Fine-tuning your VR set-up can be an art, worth spending a lot of time doing to prevent potential vertigo, motion sickness, or low framerate-triggered eye strain and headaches. Thankfully, NVIDIA is hoping to take a lot of that hard work on for you with FCAT VR, its new virtual reality quality tool. FCAT VR, unveiled at GDC in San Francisco this week, tracks four different metrics – mainly connected to stutter and latency – which, unlike FRAPS, measures what’s happening in the VR headset rather than on a monitor.

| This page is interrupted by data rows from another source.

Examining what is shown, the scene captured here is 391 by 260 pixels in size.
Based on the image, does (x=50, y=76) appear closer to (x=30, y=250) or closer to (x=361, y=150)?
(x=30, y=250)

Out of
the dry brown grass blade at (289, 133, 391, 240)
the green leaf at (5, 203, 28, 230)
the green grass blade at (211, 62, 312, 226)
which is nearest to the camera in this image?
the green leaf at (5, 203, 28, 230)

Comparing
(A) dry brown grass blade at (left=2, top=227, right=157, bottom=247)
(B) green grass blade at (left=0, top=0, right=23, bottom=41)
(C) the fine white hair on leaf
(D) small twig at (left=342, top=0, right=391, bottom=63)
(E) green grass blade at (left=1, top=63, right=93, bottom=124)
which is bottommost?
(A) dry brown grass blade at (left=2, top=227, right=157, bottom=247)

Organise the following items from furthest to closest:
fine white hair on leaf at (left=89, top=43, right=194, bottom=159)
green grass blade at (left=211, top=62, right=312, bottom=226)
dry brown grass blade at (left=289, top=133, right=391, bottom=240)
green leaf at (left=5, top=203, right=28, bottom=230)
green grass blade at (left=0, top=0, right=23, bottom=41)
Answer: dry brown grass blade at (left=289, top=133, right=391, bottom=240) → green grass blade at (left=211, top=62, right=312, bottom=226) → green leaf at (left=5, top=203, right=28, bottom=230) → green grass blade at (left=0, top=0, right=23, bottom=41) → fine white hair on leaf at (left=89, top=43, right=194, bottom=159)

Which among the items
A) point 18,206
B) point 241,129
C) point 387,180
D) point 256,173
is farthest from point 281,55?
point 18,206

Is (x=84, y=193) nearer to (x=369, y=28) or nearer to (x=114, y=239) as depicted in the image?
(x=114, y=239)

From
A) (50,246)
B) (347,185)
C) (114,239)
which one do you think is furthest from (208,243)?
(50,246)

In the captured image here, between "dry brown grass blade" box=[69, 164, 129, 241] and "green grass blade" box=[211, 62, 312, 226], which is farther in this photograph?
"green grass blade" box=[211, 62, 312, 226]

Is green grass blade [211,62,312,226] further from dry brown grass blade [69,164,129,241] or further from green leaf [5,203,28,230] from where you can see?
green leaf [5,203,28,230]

“FCAT VR takes the guesswork out of VR performance testing with an objective, data-based process. It’s based on FCAT, a frame capture analysis tool we released in 2013 to benchmark graphical quality in games,” NVIDIA says. “FCAT VR builds on this to provide comprehensive performance measurement for frame time and stutter on the VR headset without the need for special external capture hardware. The tool supports both Oculus Rift and HTC Vive.”

FCAT VR will track:

  • Frame Time — Since FCAT VR provides detailed timing, it’s possible to measure the time it takes to render each frame. The lower the frame time, the more likely it is that the app will maintain a frame rate of 90 frames per second needed for a quality VR experience.  Measurement of frame time also allows an understanding of the PC’s performance headroom above the 90 fps VSync cap employed by VR headsets.
  • Dropped Frames — Whenever the frame rendered by the VR game arrives too late for the headset to display, a frame drop occurs. It causes the game to stutter and increases the perceived latency which can result in discomfort.
  • Warp Misses — A warp miss occurs whenever the runtime fails to produce a new frame (or a re-projected frame) in the current refresh interval. The user experiences this miss as a significant stutter.
  • Synthesized Frames — Asynchronous Spacewarp (ASW) is a process that applies animation detection from previously rendered frames to synthesize a new, predicted frame. If FCAT VR detects a lot of ASW frames, we know a system is struggling to keep up with the demands of the game. A synthesized frame is better than a dropped frame, but isn’t as good as a rendered frame.

FCAT VR will launch on GeForce.com in mid-March.